:: Task statement ::
Update the rows below by replacing every instance of "wooden porch post" with "wooden porch column". Leave everything else unchanged.

..........

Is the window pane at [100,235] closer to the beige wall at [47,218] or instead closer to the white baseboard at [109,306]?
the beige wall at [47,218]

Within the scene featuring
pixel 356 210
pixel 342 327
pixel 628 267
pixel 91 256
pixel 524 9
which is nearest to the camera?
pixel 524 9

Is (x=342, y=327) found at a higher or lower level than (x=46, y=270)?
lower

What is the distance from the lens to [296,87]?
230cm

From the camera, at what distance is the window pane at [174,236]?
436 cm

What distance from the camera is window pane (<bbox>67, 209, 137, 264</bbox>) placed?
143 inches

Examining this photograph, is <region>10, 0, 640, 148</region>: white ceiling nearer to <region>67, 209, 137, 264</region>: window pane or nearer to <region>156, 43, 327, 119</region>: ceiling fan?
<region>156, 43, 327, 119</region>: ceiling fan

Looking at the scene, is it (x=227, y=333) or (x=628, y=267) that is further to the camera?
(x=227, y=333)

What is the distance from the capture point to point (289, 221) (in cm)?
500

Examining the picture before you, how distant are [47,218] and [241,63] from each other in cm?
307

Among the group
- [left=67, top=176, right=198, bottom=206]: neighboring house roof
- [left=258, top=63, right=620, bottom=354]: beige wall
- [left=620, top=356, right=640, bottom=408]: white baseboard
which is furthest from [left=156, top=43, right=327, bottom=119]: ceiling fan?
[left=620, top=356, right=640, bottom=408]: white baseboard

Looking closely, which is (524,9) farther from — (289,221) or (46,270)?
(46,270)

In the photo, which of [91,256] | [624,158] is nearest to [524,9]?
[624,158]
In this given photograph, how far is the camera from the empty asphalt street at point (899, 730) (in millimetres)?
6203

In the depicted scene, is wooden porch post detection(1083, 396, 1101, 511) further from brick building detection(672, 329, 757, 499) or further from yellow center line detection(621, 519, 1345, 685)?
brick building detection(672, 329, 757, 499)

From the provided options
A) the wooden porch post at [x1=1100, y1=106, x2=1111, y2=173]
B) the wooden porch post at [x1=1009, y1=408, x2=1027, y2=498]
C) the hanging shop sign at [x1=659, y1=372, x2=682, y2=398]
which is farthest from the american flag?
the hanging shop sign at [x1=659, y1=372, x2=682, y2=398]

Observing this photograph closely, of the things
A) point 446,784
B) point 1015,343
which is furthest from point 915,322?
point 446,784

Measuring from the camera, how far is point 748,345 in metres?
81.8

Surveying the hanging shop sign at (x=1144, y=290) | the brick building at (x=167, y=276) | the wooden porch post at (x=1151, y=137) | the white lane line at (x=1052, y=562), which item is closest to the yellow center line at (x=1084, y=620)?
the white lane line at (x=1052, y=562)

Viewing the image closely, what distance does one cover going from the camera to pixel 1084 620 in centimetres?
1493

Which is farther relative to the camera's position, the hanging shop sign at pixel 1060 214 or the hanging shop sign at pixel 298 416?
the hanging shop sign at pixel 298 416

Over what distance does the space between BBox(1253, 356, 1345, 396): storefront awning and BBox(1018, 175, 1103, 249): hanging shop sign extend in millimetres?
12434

..........

:: Correct answer ::
Is the window pane at [100,235] closer to the beige wall at [47,218] or instead closer to the white baseboard at [109,306]?
the beige wall at [47,218]

Within the scene featuring
pixel 356 210
pixel 342 327
pixel 628 267
pixel 91 256
pixel 524 9
which is nearest to the camera?
pixel 524 9

Is (x=342, y=327) found at a higher or lower level than (x=46, y=270)?
lower

What is the distance from the lens to [296,87]?
230cm

From the camera, at what distance is the window pane at [174,236]?
436 cm

What distance from the camera is window pane (<bbox>67, 209, 137, 264</bbox>) placed?
143 inches

Examining this photograph, is <region>10, 0, 640, 148</region>: white ceiling nearer to <region>67, 209, 137, 264</region>: window pane or nearer to <region>156, 43, 327, 119</region>: ceiling fan?
<region>156, 43, 327, 119</region>: ceiling fan

Looking at the scene, is it (x=227, y=333) or (x=628, y=267) that is further to the camera?
(x=227, y=333)

What is the distance from the capture point to point (289, 221) (in cm)?
500

Examining the picture before you, how distant are [47,218] and [241,63] from each other in cm?
307

Among the group
- [left=67, top=176, right=198, bottom=206]: neighboring house roof
- [left=258, top=63, right=620, bottom=354]: beige wall
- [left=620, top=356, right=640, bottom=408]: white baseboard
which is furthest from [left=156, top=43, right=327, bottom=119]: ceiling fan?
[left=620, top=356, right=640, bottom=408]: white baseboard

Looking closely, which is (524,9) farther from — (289,221) or (46,270)?
(46,270)

In the photo, which of [91,256] | [624,158] is nearest to [524,9]?
[624,158]
In this given photograph, how far is the camera from the empty asphalt street at point (899, 730) (in millimetres)?
6203

In the depicted scene, is wooden porch column detection(1083, 396, 1101, 511) further from brick building detection(672, 329, 757, 499) or further from yellow center line detection(621, 519, 1345, 685)?
brick building detection(672, 329, 757, 499)

From the provided options
A) the wooden porch column at [x1=1100, y1=106, x2=1111, y2=173]
B) the wooden porch column at [x1=1009, y1=408, x2=1027, y2=498]
C) the hanging shop sign at [x1=659, y1=372, x2=682, y2=398]
which is farthest from the american flag?
the hanging shop sign at [x1=659, y1=372, x2=682, y2=398]

Observing this photograph closely, of the things
A) point 446,784
B) point 1015,343
which is furthest from point 915,322?
point 446,784

Measuring from the camera, how far is point 748,345 in metres?
81.8

Surveying the hanging shop sign at (x=1144, y=290) | the brick building at (x=167, y=276) | the wooden porch column at (x=1151, y=137) | the white lane line at (x=1052, y=562), which item is closest to the yellow center line at (x=1084, y=620)?
the white lane line at (x=1052, y=562)

Viewing the image closely, what distance does one cover going from the camera to pixel 1084 620 in centimetres?
1493

Which is farther relative to the camera's position, the hanging shop sign at pixel 1060 214 or the hanging shop sign at pixel 298 416?
the hanging shop sign at pixel 298 416

Over what distance does the space between BBox(1253, 356, 1345, 396): storefront awning and BBox(1018, 175, 1103, 249): hanging shop sign extend in millimetres?
12434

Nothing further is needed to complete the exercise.